When a run finishes, the report combines hard numbers with an AI analysis.

  • Latency percentiles — p50, p95, and p99 response times, so you see typical and worst-case latency.
  • Throughput — requests served per second across the run.
  • Error rate — the overall share of failed requests, and whether your thresholds passed or failed.
  • Time-series — a downsampled chart of how the metrics moved over the run.
  • AI Four-Golden-Signal report — named bottlenecks across LATENCY, TRAFFIC, ERRORS, and SATURATION, the degradation "knee" (the load level where performance falls off), and tailored narratives for developers, QA, and stakeholders.

Start small, then push

Run a SMOKE profile first to confirm the endpoint behaves under light traffic, then move to LOAD and STRESS. Watching the knee shift between runs tells you whether a change actually improved capacity.

Tips#

  • Set thresholds that match a real SLA (for example, p95 under a target latency) so a run gives a clear pass or fail, not just a graph.
  • Use SOAK to catch slow problems — memory leaks and connection exhaustion that only show up after sustained traffic.
  • Mind the per-workspace concurrency cap: only one load run runs at a time, so coordinate with teammates before launching.

Frequently asked questions

What does a load test run against?

One saved API request. Load testing reuses that request's auth, headers, body, and base URL exactly as-is and drives many concurrent copies of it, so you stress-test a real endpoint without re-entering anything.

What's a virtual user, and how many can I use?

A virtual user (VU) is one simulated client sending requests in a loop. A profile ramps VUs up and down over time.
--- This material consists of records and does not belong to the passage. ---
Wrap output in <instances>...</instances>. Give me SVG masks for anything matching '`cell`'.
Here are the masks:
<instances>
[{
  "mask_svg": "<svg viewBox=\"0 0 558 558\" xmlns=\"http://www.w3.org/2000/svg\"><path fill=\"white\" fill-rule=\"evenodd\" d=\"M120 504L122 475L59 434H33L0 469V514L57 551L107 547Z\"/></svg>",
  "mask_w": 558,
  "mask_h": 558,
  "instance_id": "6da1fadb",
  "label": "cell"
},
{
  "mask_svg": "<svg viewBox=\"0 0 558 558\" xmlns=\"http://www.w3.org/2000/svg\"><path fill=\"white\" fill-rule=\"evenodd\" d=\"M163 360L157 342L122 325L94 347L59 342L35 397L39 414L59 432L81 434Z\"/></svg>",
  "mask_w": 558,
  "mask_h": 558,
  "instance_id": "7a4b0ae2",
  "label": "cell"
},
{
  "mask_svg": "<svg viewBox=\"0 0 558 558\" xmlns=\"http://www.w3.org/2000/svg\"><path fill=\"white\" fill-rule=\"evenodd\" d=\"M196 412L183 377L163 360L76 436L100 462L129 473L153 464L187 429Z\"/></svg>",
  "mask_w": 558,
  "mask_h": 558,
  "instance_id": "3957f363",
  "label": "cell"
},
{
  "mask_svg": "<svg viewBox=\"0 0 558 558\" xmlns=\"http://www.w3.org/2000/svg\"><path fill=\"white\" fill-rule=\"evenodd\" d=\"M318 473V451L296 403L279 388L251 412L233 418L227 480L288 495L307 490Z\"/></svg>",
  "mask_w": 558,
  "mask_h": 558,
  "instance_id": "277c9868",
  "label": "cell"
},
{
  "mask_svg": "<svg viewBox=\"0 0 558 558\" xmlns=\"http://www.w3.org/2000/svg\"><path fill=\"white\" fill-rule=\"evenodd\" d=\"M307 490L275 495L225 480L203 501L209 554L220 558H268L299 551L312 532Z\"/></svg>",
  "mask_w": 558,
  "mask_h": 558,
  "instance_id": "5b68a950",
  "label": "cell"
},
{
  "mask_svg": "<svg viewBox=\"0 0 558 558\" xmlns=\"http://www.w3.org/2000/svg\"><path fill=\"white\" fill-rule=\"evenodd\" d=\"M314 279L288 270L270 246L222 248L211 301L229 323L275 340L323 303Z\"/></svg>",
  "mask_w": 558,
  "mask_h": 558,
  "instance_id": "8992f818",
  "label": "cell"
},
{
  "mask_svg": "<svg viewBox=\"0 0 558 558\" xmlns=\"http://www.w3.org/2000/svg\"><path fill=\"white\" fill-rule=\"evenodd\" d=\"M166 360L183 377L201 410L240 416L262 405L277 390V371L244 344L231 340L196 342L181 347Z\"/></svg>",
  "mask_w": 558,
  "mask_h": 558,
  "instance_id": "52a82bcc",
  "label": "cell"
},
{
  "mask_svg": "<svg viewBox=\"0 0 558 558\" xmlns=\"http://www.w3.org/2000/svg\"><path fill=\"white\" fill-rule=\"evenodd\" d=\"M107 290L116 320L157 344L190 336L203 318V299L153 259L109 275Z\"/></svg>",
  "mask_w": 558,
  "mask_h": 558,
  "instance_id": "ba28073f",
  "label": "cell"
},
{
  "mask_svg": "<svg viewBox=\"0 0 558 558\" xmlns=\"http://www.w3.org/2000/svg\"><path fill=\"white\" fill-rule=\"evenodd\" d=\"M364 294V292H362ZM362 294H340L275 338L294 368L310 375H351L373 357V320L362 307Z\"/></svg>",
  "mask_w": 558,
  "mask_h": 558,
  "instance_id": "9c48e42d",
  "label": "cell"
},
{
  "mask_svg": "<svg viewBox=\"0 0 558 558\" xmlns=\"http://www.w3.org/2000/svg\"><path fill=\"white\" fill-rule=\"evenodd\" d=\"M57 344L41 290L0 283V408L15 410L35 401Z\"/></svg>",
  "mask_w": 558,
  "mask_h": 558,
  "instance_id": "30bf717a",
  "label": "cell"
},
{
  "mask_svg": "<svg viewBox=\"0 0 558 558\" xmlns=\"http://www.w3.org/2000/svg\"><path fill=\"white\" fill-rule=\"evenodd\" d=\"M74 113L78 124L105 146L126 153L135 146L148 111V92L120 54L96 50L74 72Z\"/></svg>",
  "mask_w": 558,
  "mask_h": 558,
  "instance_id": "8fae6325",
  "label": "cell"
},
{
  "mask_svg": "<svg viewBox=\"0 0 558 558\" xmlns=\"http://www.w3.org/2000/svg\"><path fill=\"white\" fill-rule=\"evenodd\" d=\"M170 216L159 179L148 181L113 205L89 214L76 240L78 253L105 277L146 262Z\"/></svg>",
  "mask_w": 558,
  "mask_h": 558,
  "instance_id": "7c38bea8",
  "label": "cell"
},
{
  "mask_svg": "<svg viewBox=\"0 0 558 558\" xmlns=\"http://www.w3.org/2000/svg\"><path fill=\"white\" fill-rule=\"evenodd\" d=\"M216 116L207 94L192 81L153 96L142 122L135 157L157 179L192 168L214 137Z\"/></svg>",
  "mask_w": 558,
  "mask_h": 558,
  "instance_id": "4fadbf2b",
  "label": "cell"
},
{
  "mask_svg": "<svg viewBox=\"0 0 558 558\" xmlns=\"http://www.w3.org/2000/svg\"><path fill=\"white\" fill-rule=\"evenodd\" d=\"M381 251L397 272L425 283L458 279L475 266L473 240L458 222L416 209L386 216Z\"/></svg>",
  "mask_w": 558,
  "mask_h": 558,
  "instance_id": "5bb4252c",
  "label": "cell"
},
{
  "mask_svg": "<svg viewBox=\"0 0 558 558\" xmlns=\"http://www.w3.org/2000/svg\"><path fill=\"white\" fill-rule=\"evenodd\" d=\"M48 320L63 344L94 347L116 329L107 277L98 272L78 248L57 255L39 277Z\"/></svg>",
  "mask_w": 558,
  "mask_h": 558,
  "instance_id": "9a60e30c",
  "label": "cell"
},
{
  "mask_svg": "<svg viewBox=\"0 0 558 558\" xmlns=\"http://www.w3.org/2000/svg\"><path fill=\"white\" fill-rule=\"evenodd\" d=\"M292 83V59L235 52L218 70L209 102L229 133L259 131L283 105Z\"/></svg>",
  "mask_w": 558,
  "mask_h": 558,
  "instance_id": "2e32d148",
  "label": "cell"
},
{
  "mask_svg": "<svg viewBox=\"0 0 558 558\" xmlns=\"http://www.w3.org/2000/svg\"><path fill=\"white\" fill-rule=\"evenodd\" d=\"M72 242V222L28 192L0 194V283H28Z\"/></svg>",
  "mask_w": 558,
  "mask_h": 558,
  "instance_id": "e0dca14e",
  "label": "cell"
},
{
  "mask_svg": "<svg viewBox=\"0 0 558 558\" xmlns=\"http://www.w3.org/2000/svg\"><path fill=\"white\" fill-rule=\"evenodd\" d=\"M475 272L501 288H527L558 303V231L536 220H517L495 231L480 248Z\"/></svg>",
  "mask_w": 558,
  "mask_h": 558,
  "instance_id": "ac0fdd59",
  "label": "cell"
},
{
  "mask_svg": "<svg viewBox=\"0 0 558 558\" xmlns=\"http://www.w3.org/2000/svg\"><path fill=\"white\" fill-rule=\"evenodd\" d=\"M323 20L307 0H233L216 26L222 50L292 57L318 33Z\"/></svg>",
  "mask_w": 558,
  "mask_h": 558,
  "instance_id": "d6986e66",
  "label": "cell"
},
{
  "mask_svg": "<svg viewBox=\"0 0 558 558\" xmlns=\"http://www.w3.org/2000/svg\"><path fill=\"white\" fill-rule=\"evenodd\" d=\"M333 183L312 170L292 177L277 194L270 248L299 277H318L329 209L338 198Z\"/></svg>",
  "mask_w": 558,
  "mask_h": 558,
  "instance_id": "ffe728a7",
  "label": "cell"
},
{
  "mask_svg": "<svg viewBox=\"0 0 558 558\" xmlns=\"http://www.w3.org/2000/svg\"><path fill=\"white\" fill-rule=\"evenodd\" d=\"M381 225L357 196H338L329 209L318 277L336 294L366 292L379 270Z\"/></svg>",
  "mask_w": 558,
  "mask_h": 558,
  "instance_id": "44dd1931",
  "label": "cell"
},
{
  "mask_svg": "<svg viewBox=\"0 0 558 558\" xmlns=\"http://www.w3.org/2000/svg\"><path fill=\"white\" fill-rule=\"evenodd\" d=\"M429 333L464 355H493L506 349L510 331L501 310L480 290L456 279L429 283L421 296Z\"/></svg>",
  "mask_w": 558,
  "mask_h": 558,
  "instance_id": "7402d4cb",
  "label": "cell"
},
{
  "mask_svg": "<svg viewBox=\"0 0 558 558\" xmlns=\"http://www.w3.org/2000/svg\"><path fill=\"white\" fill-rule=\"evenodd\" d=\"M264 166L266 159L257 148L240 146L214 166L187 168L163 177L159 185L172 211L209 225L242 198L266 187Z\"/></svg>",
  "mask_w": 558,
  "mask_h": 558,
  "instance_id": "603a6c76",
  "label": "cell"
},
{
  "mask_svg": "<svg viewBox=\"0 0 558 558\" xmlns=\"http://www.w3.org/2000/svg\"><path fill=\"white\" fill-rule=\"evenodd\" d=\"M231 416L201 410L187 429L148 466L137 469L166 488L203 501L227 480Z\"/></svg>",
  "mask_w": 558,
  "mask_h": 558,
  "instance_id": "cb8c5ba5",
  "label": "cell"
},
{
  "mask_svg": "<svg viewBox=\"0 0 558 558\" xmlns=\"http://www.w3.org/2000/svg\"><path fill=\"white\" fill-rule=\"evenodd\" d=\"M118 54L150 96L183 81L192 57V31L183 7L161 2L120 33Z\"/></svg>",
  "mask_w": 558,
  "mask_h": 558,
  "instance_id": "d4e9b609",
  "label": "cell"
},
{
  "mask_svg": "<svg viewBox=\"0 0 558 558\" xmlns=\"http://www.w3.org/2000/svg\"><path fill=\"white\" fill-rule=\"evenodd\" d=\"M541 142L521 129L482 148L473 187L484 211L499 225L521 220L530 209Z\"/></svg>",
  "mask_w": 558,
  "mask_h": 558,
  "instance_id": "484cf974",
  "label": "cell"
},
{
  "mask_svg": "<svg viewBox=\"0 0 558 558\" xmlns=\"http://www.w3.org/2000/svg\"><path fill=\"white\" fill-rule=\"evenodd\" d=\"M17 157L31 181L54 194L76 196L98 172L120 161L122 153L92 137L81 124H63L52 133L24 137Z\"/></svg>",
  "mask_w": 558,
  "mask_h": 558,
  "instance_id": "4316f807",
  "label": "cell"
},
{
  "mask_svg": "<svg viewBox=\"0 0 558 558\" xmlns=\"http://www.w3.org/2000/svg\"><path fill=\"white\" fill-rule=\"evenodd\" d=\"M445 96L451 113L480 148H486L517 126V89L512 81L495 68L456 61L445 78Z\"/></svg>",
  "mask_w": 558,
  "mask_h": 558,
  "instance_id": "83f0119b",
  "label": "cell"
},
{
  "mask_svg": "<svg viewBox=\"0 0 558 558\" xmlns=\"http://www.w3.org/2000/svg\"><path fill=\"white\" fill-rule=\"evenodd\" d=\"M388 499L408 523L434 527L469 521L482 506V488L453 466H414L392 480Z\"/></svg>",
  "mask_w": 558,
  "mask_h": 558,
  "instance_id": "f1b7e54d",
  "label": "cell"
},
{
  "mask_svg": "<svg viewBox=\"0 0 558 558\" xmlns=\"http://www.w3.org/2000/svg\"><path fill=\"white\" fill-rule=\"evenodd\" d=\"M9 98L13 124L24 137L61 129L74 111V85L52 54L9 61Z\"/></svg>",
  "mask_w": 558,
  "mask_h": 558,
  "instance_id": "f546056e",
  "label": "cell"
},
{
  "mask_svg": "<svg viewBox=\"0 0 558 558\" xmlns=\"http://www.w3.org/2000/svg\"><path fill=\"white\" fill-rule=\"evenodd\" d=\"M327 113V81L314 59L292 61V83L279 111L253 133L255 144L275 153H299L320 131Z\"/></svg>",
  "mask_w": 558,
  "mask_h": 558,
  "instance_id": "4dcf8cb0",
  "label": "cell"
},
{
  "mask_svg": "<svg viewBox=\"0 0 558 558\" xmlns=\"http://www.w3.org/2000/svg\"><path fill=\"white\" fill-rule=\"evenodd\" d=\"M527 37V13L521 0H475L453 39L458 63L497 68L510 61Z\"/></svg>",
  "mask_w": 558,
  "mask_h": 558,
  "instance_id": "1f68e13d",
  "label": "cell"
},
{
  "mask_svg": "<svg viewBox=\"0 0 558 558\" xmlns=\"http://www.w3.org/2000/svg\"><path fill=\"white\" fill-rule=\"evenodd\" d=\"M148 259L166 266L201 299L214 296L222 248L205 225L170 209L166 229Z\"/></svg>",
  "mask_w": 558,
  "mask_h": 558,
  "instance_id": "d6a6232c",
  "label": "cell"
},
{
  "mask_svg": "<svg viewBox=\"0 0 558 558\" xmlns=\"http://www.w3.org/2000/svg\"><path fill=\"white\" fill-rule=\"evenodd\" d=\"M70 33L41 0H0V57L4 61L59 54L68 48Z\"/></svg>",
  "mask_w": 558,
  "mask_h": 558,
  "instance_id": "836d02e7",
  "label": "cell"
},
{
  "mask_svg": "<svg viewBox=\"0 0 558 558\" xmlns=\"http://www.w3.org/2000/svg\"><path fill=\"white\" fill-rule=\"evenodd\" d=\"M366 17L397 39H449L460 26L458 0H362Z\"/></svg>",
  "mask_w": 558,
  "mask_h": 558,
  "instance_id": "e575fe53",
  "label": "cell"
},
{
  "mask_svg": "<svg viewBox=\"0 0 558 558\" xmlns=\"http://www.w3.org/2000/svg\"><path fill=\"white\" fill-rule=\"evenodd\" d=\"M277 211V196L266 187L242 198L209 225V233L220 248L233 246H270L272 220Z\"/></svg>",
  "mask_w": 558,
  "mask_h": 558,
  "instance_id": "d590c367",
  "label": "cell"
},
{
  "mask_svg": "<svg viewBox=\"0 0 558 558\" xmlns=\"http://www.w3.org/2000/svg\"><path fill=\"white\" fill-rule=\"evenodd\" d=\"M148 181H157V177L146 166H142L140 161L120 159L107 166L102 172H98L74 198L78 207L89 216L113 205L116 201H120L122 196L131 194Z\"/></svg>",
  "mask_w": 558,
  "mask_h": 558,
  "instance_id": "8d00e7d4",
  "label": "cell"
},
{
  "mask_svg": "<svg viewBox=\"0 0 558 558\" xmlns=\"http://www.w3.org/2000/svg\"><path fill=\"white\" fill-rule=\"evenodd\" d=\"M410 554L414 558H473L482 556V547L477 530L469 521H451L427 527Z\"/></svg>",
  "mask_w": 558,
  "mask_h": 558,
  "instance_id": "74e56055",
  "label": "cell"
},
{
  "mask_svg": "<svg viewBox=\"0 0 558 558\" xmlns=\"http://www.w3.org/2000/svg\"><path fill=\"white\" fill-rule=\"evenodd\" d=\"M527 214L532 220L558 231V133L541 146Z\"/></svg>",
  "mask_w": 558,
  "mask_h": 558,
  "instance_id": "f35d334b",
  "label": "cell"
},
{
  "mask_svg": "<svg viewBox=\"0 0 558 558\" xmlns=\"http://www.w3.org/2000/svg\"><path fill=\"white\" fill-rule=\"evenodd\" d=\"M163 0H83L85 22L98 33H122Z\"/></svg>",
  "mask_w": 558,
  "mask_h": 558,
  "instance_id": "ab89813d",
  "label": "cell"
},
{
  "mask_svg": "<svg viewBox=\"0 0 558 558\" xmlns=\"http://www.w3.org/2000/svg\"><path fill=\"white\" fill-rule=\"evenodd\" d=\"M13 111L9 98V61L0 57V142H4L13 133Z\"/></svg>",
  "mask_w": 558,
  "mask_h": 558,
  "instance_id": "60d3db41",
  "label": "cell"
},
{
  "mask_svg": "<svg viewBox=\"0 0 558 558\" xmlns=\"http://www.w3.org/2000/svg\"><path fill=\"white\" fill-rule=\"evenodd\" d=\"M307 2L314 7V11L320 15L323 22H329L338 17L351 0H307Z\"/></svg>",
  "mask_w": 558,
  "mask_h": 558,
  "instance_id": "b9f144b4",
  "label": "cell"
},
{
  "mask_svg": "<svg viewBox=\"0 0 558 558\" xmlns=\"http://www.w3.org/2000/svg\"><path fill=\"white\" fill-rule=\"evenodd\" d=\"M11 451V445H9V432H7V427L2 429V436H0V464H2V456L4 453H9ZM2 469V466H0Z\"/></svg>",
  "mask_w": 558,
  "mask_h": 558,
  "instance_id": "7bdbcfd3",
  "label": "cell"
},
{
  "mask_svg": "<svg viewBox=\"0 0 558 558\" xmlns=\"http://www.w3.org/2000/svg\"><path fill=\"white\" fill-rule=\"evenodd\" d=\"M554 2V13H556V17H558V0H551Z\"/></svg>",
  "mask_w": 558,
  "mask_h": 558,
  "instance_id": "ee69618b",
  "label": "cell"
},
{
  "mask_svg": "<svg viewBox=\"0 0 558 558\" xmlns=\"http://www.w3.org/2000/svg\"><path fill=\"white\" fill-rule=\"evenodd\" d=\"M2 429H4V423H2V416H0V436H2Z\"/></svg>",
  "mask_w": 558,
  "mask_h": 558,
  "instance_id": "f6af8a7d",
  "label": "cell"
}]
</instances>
The platform caps a run at 500 virtual users, 3600 seconds, and 5000 requests per second, and only one load run can be in flight per workspace at a time.

Why do I have to tick an authorization box before launching?

Load testing sends a flood of traffic, which can look like a denial-of-service attack. The launch step requires you to confirm you're authorized to load-test the target — only point it at systems you own or have permission to test.

What is the Four-Golden-Signal report?

After a run, an AI report reads the results and calls out bottlenecks across the four golden signals — LATENCY, TRAFFIC, ERRORS, and SATURATION — finds the degradation "knee" where performance falls off, and writes plain-English narratives for developers, QA, and stakeholders.

Why do I see a "not enabled" notice?

Load testing is a metered add-on. It needs the load-testing feature flag on and a monthly load-request quota above zero. If either is missing, the page shows a "not enabled" notice with an upgrade or contact path.